● Problem to work on: Word for word, restate each entry that appears below.

● Record set:

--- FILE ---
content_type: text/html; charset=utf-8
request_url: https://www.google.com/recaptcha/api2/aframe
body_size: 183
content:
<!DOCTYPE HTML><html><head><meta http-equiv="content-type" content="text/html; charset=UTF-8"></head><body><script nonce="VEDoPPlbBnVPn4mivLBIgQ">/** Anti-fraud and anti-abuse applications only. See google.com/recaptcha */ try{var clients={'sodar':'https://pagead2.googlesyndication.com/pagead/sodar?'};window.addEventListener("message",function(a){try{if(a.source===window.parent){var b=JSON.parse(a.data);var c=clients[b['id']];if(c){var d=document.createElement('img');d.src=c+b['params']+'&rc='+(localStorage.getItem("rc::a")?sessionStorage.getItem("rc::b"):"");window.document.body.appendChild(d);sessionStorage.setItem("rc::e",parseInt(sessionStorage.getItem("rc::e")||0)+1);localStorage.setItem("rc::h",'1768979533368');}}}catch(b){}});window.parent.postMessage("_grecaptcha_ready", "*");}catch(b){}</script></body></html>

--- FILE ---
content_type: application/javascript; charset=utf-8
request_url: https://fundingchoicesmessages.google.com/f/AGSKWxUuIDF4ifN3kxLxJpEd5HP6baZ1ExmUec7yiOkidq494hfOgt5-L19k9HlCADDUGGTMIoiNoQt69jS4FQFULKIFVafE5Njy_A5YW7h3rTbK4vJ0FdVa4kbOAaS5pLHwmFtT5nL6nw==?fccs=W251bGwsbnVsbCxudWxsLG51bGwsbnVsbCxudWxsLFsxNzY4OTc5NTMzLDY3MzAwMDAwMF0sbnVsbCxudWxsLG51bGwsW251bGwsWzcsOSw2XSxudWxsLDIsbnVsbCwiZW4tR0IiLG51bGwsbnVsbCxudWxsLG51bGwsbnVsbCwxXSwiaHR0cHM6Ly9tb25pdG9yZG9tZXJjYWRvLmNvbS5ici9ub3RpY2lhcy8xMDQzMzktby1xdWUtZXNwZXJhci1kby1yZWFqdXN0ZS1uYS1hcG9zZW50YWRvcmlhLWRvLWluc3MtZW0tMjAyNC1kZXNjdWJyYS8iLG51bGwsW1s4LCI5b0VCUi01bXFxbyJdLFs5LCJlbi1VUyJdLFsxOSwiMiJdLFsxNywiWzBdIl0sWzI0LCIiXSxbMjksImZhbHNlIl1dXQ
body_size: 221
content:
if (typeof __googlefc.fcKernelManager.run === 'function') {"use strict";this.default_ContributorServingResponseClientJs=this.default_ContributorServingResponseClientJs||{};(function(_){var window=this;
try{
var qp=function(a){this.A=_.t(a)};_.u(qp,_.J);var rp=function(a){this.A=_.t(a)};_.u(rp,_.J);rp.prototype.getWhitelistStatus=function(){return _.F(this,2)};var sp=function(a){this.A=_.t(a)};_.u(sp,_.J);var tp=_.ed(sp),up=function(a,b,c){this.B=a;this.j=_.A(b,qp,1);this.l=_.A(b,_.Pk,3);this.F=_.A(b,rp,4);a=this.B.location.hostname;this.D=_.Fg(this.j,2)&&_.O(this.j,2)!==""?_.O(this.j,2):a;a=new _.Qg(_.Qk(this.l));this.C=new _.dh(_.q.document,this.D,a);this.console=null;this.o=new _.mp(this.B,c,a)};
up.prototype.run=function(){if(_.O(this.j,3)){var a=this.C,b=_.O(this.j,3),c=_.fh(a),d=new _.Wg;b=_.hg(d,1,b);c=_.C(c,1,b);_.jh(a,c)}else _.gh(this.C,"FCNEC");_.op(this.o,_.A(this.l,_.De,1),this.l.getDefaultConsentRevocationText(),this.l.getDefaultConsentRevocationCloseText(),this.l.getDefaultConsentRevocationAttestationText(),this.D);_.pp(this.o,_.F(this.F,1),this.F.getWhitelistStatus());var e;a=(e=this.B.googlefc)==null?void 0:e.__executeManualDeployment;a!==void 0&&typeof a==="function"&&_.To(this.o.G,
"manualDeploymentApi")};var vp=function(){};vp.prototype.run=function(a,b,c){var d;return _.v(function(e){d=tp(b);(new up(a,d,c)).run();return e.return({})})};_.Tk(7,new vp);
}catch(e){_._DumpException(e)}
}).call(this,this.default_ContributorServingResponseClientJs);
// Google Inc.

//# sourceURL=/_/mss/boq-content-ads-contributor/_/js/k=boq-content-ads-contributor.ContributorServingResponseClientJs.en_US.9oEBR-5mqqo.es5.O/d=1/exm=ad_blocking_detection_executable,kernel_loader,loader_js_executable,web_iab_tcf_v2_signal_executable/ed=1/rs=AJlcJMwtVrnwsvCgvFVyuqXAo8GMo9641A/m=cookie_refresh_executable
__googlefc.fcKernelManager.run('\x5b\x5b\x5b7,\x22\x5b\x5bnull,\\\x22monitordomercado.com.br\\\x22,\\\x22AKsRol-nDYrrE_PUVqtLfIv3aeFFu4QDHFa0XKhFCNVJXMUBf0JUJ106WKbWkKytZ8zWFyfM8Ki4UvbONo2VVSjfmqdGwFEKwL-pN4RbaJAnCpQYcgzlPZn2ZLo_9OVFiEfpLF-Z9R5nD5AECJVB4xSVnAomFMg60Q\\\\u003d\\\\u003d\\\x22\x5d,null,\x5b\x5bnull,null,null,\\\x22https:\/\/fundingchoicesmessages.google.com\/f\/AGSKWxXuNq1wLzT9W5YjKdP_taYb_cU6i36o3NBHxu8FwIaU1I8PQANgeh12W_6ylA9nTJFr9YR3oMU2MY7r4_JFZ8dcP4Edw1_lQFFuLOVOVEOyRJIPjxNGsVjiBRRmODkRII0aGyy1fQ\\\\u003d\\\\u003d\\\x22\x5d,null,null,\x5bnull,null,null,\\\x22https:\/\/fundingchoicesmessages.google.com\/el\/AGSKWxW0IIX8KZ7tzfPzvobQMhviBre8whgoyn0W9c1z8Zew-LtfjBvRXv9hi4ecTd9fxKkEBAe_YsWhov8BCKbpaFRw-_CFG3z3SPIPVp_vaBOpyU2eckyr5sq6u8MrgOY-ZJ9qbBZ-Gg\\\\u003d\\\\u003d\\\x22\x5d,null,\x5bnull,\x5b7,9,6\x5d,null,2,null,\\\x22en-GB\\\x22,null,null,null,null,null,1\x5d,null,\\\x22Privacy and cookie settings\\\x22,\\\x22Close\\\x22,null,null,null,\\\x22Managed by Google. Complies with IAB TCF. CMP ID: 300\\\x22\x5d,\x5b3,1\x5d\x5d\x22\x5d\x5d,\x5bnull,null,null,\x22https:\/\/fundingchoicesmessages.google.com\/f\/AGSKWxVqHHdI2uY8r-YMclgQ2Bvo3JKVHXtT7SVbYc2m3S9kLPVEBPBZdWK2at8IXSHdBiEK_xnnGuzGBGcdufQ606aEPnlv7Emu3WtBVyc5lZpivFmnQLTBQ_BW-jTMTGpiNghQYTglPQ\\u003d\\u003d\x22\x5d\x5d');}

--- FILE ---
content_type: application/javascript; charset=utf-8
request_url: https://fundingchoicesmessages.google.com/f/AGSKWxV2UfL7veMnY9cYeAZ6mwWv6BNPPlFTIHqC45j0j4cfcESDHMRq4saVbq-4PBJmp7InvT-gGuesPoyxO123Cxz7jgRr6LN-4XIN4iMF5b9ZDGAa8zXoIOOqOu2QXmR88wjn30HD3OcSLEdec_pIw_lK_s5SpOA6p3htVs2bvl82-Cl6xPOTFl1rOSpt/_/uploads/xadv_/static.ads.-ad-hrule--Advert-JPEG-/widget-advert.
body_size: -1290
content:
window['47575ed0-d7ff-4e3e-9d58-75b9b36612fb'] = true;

● Response:
--- FILE ---
content_type: text/html; charset=utf-8
request_url: https://www.google.com/recaptcha/api2/aframe
body_size: 183
content:
<!DOCTYPE HTML><html><head><meta http-equiv="content-type" content="text/html; charset=UTF-8"></head><body><script nonce="VEDoPPlbBnVPn4mivLBIgQ">/** Anti-fraud and anti-abuse applications only. See google.com/recaptcha */ try{var clients={'sodar':'https://pagead2.googlesyndication.com/pagead/sodar?'};window.addEventListener("message",function(a){try{if(a.source===window.parent){var b=JSON.parse(a.data);var c=clients[b['id']];if(c){var d=document.createElement('img');d.src=c+b['params']+'&rc='+(localStorage.getItem("rc::a")?sessionStorage.getItem("rc::b"):"");window.document.body.appendChild(d);sessionStorage.setItem("rc::e",parseInt(sessionStorage.getItem("rc::e")||0)+1);localStorage.setItem("rc::h",'1768979533368');}}}catch(b){}});window.parent.postMessage("_grecaptcha_ready", "*");}catch(b){}</script></body></html>

--- FILE ---
content_type: application/javascript; charset=utf-8
request_url: https://fundingchoicesmessages.google.com/f/AGSKWxUuIDF4ifN3kxLxJpEd5HP6baZ1ExmUec7yiOkidq494hfOgt5-L19k9HlCADDUGGTMIoiNoQt69jS4FQFULKIFVafE5Njy_A5YW7h3rTbK4vJ0FdVa4kbOAaS5pLHwmFtT5nL6nw==?fccs=W251bGwsbnVsbCxudWxsLG51bGwsbnVsbCxudWxsLFsxNzY4OTc5NTMzLDY3MzAwMDAwMF0sbnVsbCxudWxsLG51bGwsW251bGwsWzcsOSw2XSxudWxsLDIsbnVsbCwiZW4tR0IiLG51bGwsbnVsbCxudWxsLG51bGwsbnVsbCwxXSwiaHR0cHM6Ly9tb25pdG9yZG9tZXJjYWRvLmNvbS5ici9ub3RpY2lhcy8xMDQzMzktby1xdWUtZXNwZXJhci1kby1yZWFqdXN0ZS1uYS1hcG9zZW50YWRvcmlhLWRvLWluc3MtZW0tMjAyNC1kZXNjdWJyYS8iLG51bGwsW1s4LCI5b0VCUi01bXFxbyJdLFs5LCJlbi1VUyJdLFsxOSwiMiJdLFsxNywiWzBdIl0sWzI0LCIiXSxbMjksImZhbHNlIl1dXQ
body_size: 221
content:
if (typeof __googlefc.fcKernelManager.run === 'function') {"use strict";this.default_ContributorServingResponseClientJs=this.default_ContributorServingResponseClientJs||{};(function(_){var window=this;
try{
var qp=function(a){this.A=_.t(a)};_.u(qp,_.J);var rp=function(a){this.A=_.t(a)};_.u(rp,_.J);rp.prototype.getWhitelistStatus=function(){return _.F(this,2)};var sp=function(a){this.A=_.t(a)};_.u(sp,_.J);var tp=_.ed(sp),up=function(a,b,c){this.B=a;this.j=_.A(b,qp,1);this.l=_.A(b,_.Pk,3);this.F=_.A(b,rp,4);a=this.B.location.hostname;this.D=_.Fg(this.j,2)&&_.O(this.j,2)!==""?_.O(this.j,2):a;a=new _.Qg(_.Qk(this.l));this.C=new _.dh(_.q.document,this.D,a);this.console=null;this.o=new _.mp(this.B,c,a)};
up.prototype.run=function(){if(_.O(this.j,3)){var a=this.C,b=_.O(this.j,3),c=_.fh(a),d=new _.Wg;b=_.hg(d,1,b);c=_.C(c,1,b);_.jh(a,c)}else _.gh(this.C,"FCNEC");_.op(this.o,_.A(this.l,_.De,1),this.l.getDefaultConsentRevocationText(),this.l.getDefaultConsentRevocationCloseText(),this.l.getDefaultConsentRevocationAttestationText(),this.D);_.pp(this.o,_.F(this.F,1),this.F.getWhitelistStatus());var e;a=(e=this.B.googlefc)==null?void 0:e.__executeManualDeployment;a!==void 0&&typeof a==="function"&&_.To(this.o.G,
"manualDeploymentApi")};var vp=function(){};vp.prototype.run=function(a,b,c){var d;return _.v(function(e){d=tp(b);(new up(a,d,c)).run();return e.return({})})};_.Tk(7,new vp);
}catch(e){_._DumpException(e)}
}).call(this,this.default_ContributorServingResponseClientJs);
// Google Inc.

//# sourceURL=/_/mss/boq-content-ads-contributor/_/js/k=boq-content-ads-contributor.ContributorServingResponseClientJs.en_US.9oEBR-5mqqo.es5.O/d=1/exm=ad_blocking_detection_executable,kernel_loader,loader_js_executable,web_iab_tcf_v2_signal_executable/ed=1/rs=AJlcJMwtVrnwsvCgvFVyuqXAo8GMo9641A/m=cookie_refresh_executable
__googlefc.fcKernelManager.run('\x5b\x5b\x5b7,\x22\x5b\x5bnull,\\\x22monitordomercado.com.br\\\x22,\\\x22AKsRol-nDYrrE_PUVqtLfIv3aeFFu4QDHFa0XKhFCNVJXMUBf0JUJ106WKbWkKytZ8zWFyfM8Ki4UvbONo2VVSjfmqdGwFEKwL-pN4RbaJAnCpQYcgzlPZn2ZLo_9OVFiEfpLF-Z9R5nD5AECJVB4xSVnAomFMg60Q\\\\u003d\\\\u003d\\\x22\x5d,null,\x5b\x5bnull,null,null,\\\x22https:\/\/fundingchoicesmessages.google.com\/f\/AGSKWxXuNq1wLzT9W5YjKdP_taYb_cU6i36o3NBHxu8FwIaU1I8PQANgeh12W_6ylA9nTJFr9YR3oMU2MY7r4_JFZ8dcP4Edw1_lQFFuLOVOVEOyRJIPjxNGsVjiBRRmODkRII0aGyy1fQ\\\\u003d\\\\u003d\\\x22\x5d,null,null,\x5bnull,null,null,\\\x22https:\/\/fundingchoicesmessages.google.com\/el\/AGSKWxW0IIX8KZ7tzfPzvobQMhviBre8whgoyn0W9c1z8Zew-LtfjBvRXv9hi4ecTd9fxKkEBAe_YsWhov8BCKbpaFRw-_CFG3z3SPIPVp_vaBOpyU2eckyr5sq6u8MrgOY-ZJ9qbBZ-Gg\\\\u003d\\\\u003d\\\x22\x5d,null,\x5bnull,\x5b7,9,6\x5d,null,2,null,\\\x22en-GB\\\x22,null,null,null,null,null,1\x5d,null,\\\x22Privacy and cookie settings\\\x22,\\\x22Close\\\x22,null,null,null,\\\x22Managed by Google. Complies with IAB TCF. CMP ID: 300\\\x22\x5d,\x5b3,1\x5d\x5d\x22\x5d\x5d,\x5bnull,null,null,\x22https:\/\/fundingchoicesmessages.google.com\/f\/AGSKWxVqHHdI2uY8r-YMclgQ2Bvo3JKVHXtT7SVbYc2m3S9kLPVEBPBZdWK2at8IXSHdBiEK_xnnGuzGBGcdufQ606aEPnlv7Emu3WtBVyc5lZpivFmnQLTBQ_BW-jTMTGpiNghQYTglPQ\\u003d\\u003d\x22\x5d\x5d');}

--- FILE ---
content_type: application/javascript; charset=utf-8
request_url: https://fundingchoicesmessages.google.com/f/AGSKWxV2UfL7veMnY9cYeAZ6mwWv6BNPPlFTIHqC45j0j4cfcESDHMRq4saVbq-4PBJmp7InvT-gGuesPoyxO123Cxz7jgRr6LN-4XIN4iMF5b9ZDGAa8zXoIOOqOu2QXmR88wjn30HD3OcSLEdec_pIw_lK_s5SpOA6p3htVs2bvl82-Cl6xPOTFl1rOSpt/_/uploads/xadv_/static.ads.-ad-hrule--Advert-JPEG-/widget-advert.
body_size: -1290
content:
window['47575ed0-d7ff-4e3e-9d58-75b9b36612fb'] = true;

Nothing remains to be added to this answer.